Surprisingly, the more I was around Ash, the more flaws I realized Mel had. She never let me cook for her. She liked eating out or having someone cook for us. She would have never sat in front of me looking freshly fucked in nothing but my t-shirt. I couldn’t even remember her looking thoroughly fucked. She always got right up and fixed her hair and makeup, insisting that she always be put together. I didn’t want her put together, I wanted her like Ash—looking satisfied thanks to a few lewd rounds with my dick.

As Ash told me about her parents, I realized we had a lot in common which was another difference I had with Mel. I never got to meet them, but Mel told me her parents were doctors, like she was. Well off, warm, and loving. She used to tell me she wanted a family just like she had growing up, and her goals aligning with mine was why I fell for her.

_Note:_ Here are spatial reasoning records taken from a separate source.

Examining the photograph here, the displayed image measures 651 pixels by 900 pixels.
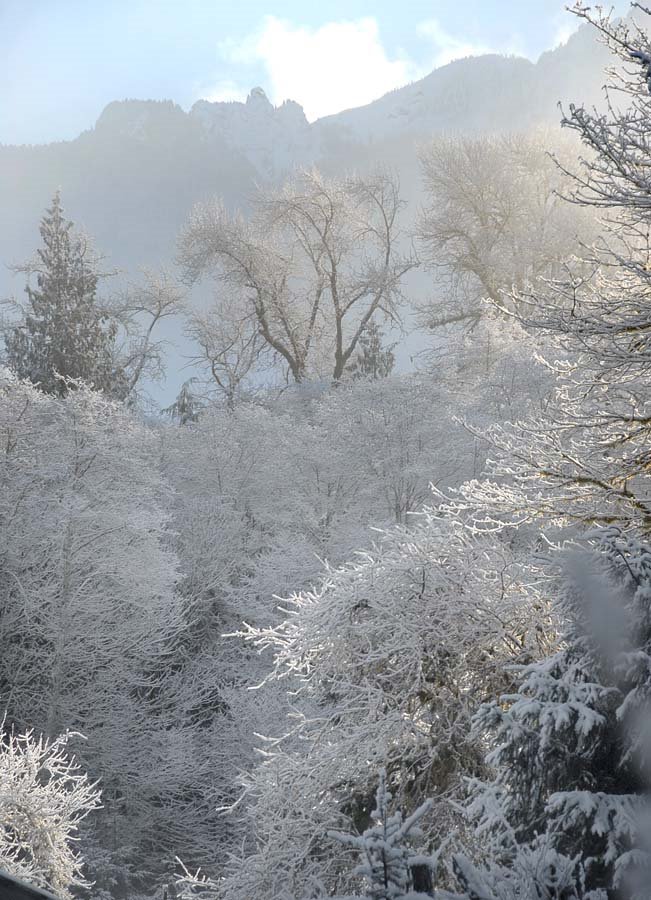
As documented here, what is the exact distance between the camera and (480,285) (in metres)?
30.7

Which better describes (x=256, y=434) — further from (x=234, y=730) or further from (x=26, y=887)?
(x=26, y=887)

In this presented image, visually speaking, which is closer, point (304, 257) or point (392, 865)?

But there was something to be said for connecting with someone that knew how it felt to be missing a parent, to grow up with very little, and who used their love of soccer to claw their way to a better future. We both let our absent parents define our goals. I wanted to prove mine wrong; she wanted to avoid the mistakes all together.

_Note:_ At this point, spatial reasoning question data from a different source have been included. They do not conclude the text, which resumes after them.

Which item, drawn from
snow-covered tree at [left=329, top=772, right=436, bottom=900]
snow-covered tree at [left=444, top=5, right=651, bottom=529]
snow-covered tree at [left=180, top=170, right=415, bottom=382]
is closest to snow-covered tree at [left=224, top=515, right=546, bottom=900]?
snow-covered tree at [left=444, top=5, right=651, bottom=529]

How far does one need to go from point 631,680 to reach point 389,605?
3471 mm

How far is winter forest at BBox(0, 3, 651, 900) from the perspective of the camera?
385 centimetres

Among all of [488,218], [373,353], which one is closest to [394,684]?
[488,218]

Even though Ash and I were at different places in our lives, and had different paths for our futures, she was reminding me that letting go of what I thought I had with Mel was possible.

“I take a lot of shit in the locker room for wanting to settle down and raise a family.” Our conversation had carried over to the living room as we ate the pasta I had thrown together. Ash had eaten almost every bite and it felt good knowing she loved what I had cooked for her.

“I imagine you do,” she smiled. “You guys can get anyone you want. Why settle?”

“See? That gets old after a while. Cruz, for example, he’s a few years older than you. Has a different girl in his bed every night. In ten years, he’s gonna be exhausted.”

She laughed and shook her head, placing her plate onto the coffee table. “Everyone has their own goals, their own dreams, and their own paths. But Cruz may wake up tomorrow with one of those girls he was taking pictures with tonight and be in love.”

“Yeah, it’s crazy to think you can always get what you want in this life. I was never like Cruz. I was always hoping my relationships were forever.”

“Until now,” she teased, referring to whatever we were.